For this exercise, return exactly the lines of the material below that begin at the one with "class: Mammalia" and stop after the one with "common name: bobcat".

• [THE DATA]:
[Start of section]
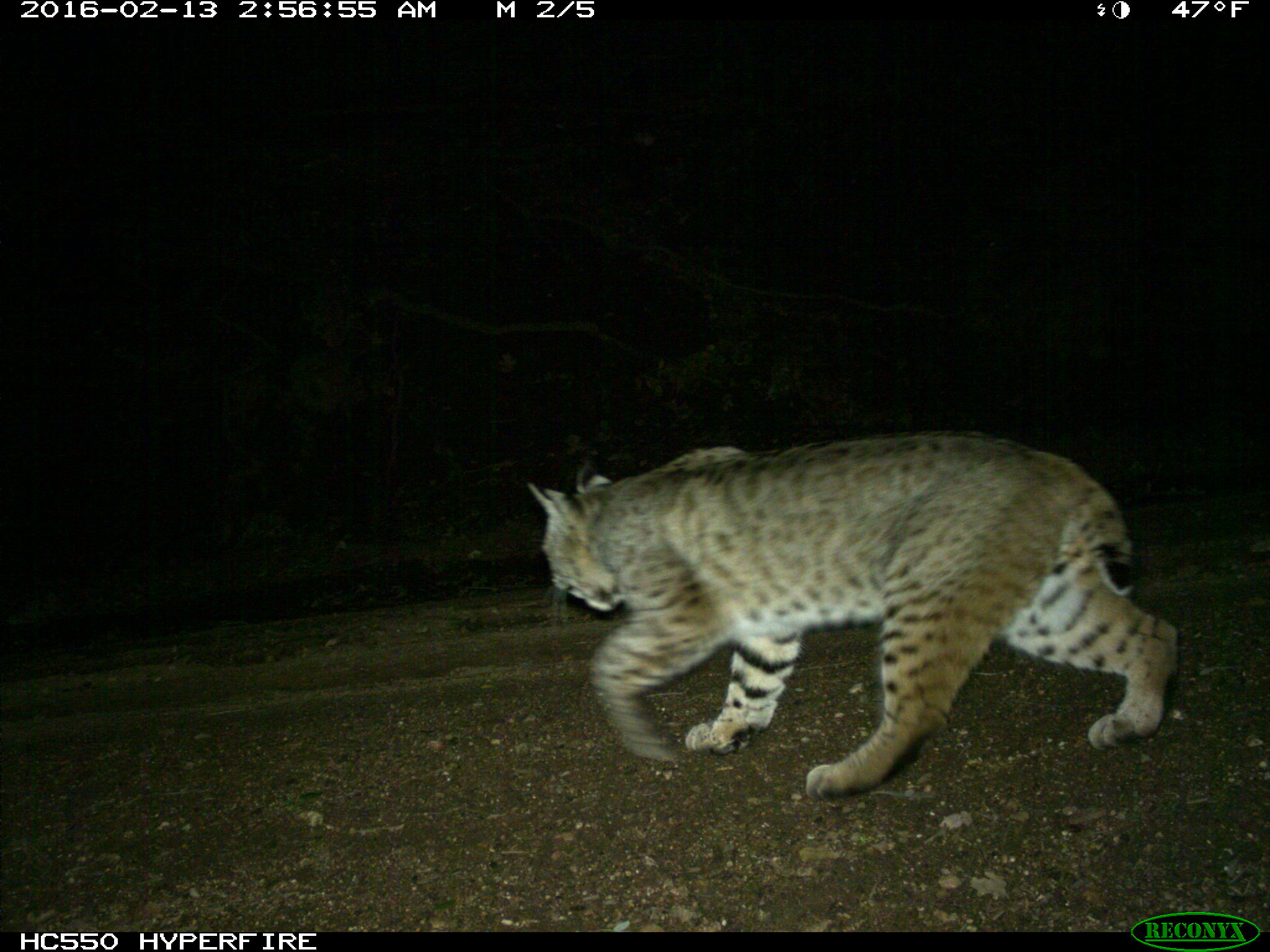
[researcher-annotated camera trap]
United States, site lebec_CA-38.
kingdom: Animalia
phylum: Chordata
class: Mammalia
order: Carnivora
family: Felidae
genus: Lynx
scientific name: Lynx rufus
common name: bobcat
[End of section]
[Start of section]
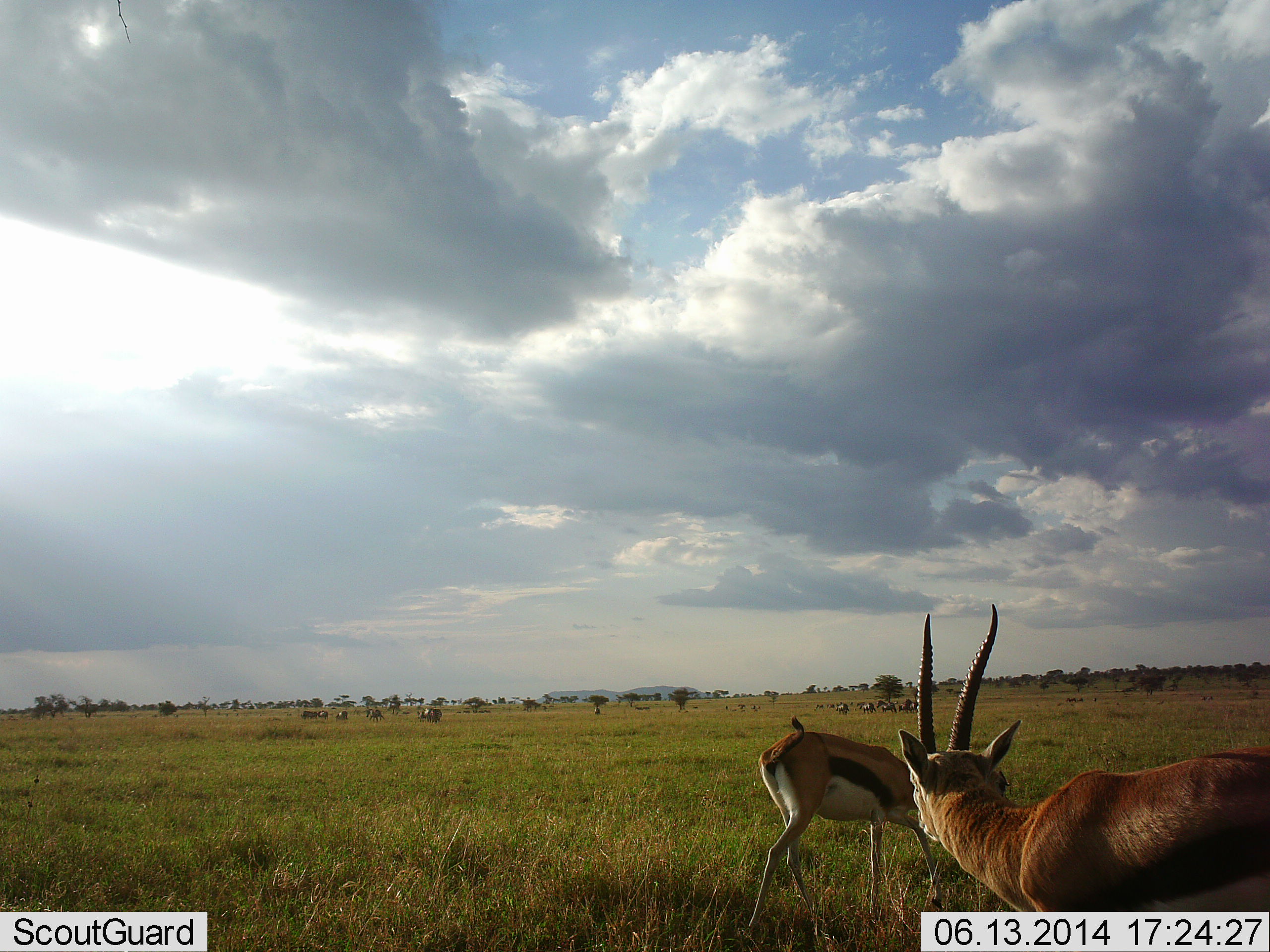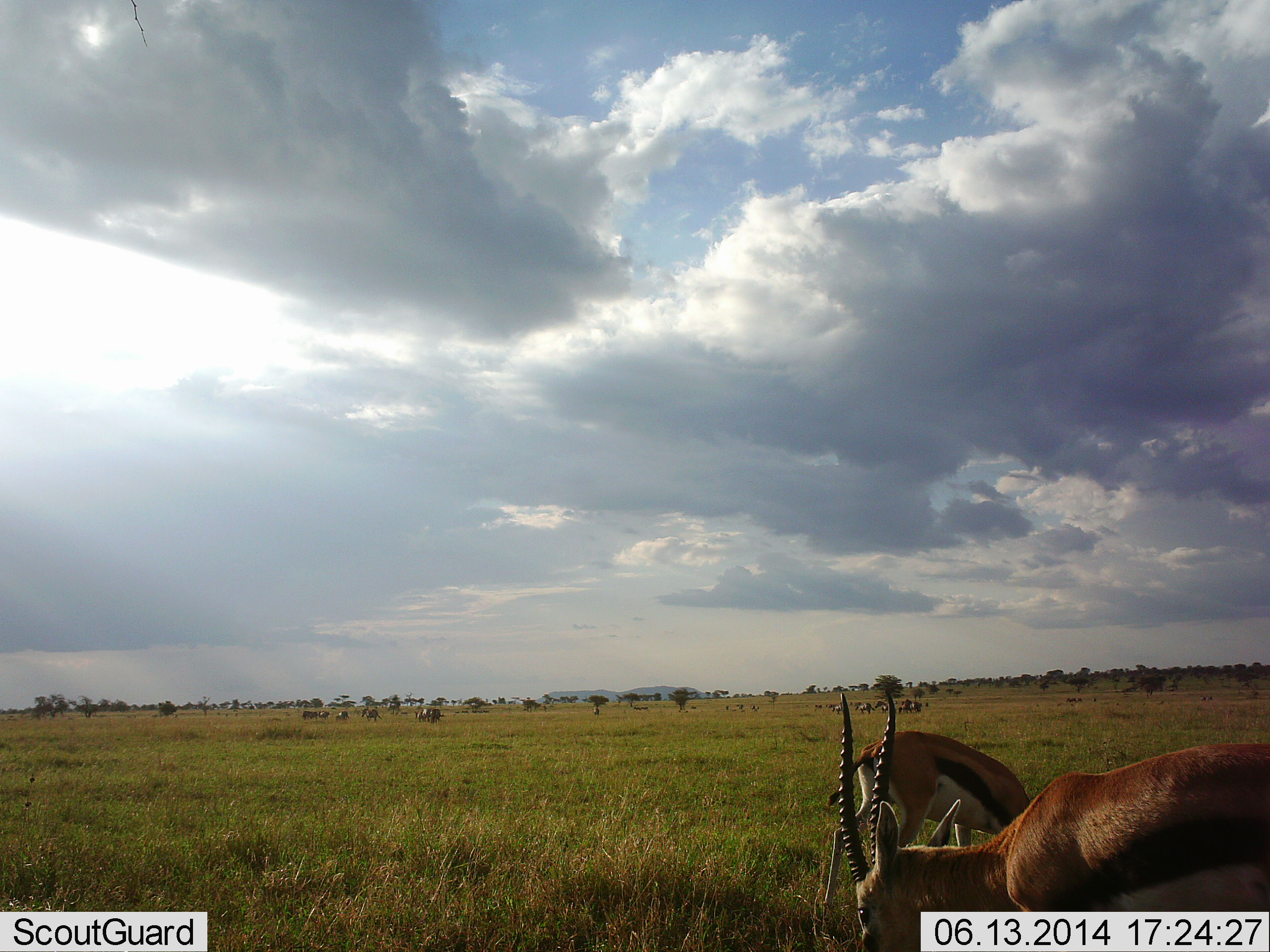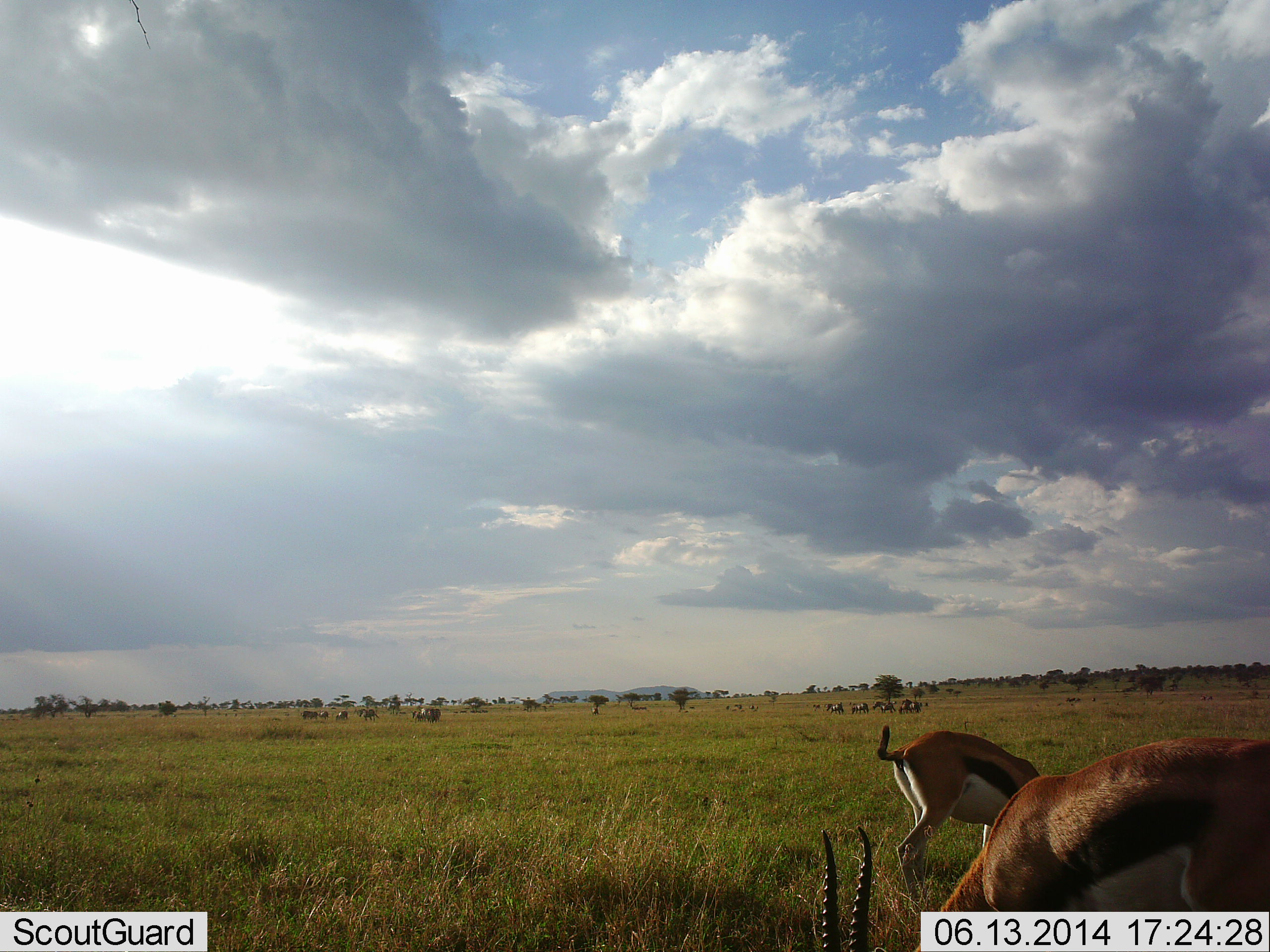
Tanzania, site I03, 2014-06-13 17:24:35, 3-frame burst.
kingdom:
[End of section]
• [OUTPUT OF THE TASK]:
class: Mammalia
order: Carnivora
family: Felidae
genus: Lynx
scientific name: Lynx rufus
common name: bobcat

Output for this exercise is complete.